_Document_
University of Iowa.jpg

A chemistry professor at the University of Iowa got slammed recently by colleagues for voicing the view that Darwinian evolutionary theory has "holes...that are big enough to drive a semi-truck through."

The professor, Ned Bowden, was writing in an official university publication, Iowa Now, and 25 of his fellow faculty members took umbrage. They signed a collectively authored letter chastising him, reminding Dr. Bowden that Evolution Is a Fact -- "we no longer debate the central principles of evolutionary theory as a scientific framework for understanding Earth's diversity" -- and chiding Iowa Now for publishing the piece and thereby doing "a disservice to the university."

There are several points of interest here.

First, Bowden's remark about the semi-truck is actually in the context of a very mild article, "Common Ground: A Case for Ending the Animosity Between Science and Religion," expressing the general view that science and religion need not conflict. He makes crystal clear that he is no Young Earth Creationist -- "I have utter confidence in radioactive dating." There's not a word about intelligent design either. In fact he uses a standard theistic evolutionary formulation about how "it is highly possible that evolution was the tool that God used to bring humans into being."

Poor guy! Many theistic evolutionists -- not, I'm sure, Dr. Bowden, who seems very sincere -- embrace the idea because it's supposed to protect you from attack by Darwinists. So that's a prophylactic, like some others I can think of, that's not 100 percent effective after all.

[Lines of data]

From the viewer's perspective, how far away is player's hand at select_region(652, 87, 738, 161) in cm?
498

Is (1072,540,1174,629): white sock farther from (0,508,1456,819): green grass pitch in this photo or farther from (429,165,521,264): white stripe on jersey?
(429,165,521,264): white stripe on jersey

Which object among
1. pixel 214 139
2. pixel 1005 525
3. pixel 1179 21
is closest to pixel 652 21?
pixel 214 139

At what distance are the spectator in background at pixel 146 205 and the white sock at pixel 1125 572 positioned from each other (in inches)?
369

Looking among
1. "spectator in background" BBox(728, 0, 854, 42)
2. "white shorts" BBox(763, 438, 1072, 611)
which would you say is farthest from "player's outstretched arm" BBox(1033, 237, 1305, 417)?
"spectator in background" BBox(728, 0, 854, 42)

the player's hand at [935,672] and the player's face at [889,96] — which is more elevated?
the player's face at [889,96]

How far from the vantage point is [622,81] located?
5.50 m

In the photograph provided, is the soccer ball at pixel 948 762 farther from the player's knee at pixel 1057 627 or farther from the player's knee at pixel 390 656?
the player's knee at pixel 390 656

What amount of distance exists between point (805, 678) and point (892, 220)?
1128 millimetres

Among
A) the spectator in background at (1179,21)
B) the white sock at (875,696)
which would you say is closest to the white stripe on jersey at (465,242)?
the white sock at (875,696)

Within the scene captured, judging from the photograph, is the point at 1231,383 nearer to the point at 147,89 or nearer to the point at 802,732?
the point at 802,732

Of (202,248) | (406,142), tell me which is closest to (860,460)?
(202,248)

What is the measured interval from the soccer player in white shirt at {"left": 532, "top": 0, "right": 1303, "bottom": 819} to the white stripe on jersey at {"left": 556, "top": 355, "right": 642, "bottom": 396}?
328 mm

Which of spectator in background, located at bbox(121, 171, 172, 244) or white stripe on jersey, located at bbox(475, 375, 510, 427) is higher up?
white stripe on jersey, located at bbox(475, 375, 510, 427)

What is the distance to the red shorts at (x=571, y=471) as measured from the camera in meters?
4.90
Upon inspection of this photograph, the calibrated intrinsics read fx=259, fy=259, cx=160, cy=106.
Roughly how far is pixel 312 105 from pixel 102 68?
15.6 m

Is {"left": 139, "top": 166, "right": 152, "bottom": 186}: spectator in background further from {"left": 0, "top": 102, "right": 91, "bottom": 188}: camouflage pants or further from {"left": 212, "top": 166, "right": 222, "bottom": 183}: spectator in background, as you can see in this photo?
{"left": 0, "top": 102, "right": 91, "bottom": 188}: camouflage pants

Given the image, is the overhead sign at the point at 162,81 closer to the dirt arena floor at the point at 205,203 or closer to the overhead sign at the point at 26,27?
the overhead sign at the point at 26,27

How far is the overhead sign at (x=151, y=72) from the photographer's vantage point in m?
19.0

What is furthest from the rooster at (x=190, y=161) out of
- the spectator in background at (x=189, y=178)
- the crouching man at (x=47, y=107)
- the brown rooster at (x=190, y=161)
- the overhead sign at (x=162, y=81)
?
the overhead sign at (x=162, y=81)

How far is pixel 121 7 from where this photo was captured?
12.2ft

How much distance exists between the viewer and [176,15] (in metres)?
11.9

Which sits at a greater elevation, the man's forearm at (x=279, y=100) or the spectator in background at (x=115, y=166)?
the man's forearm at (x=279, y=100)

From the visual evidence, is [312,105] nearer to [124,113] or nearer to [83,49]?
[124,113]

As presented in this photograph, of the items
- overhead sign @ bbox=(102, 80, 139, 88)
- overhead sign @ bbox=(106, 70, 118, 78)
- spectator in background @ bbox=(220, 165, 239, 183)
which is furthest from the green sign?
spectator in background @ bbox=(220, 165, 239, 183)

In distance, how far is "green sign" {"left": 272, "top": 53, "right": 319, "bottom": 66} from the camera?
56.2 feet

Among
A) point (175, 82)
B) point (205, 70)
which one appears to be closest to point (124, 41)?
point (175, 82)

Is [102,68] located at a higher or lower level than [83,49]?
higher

_Given exercise_
Continue the article about the Iowa chemistry professor's remarks on evolution, picking up after its final sentence.

_Expected output_
Second, in contrast to the situation at Ball State University, a University of Iowa spokesman commented to Inside Higher Ed that Bowden has every right to his opinion and every right to express it in a university publication: "as a public university, we welcome a diversity of views and encourage robust and civil dialogue." Well, good for them!

Third, on the point about Darwinian theory having holes you could "drive a semi-truck through," why does that sound familiar? Holes, gaps...oh, right...it reminds me of what Harvard computer scientist Leslie Valiant writes in his book Probably Approximately Correct, quoted by Berkeley mathematician Edward Frenkel in his New York Times review, about how Darwinism "has the gaping gap that it can make no quantitative predictions as far as the number of generations needed for the evolution of a behavior of a certain complexity" (emphasis added).

Why does Valiant get away with saying that, while Bowden is publicly condemned by 25 of his closest colleagues? It seems unfair. Is it that Bowden specifies the size of the "holes" in terms of the dimensions of a particular vehicle, a semi-truck? So if Valiant said that the gap in Darwinian theory was so large you could drive a double-wide mobile home through it, then that would have brought the wrath of the Harvard faculty down on him?

I don't think so. The rush to condemn Bowden, or to censor Ball State physicist Eric Hedin, is probably driven in part by status anxiety on the part of faculty or administration, respectively. The last thing you want to do is let one of your own professors taint you with the reputation for harboring someone with views -- so goes the mythology of Darwinism -- just a step or two removed from the Ark Park.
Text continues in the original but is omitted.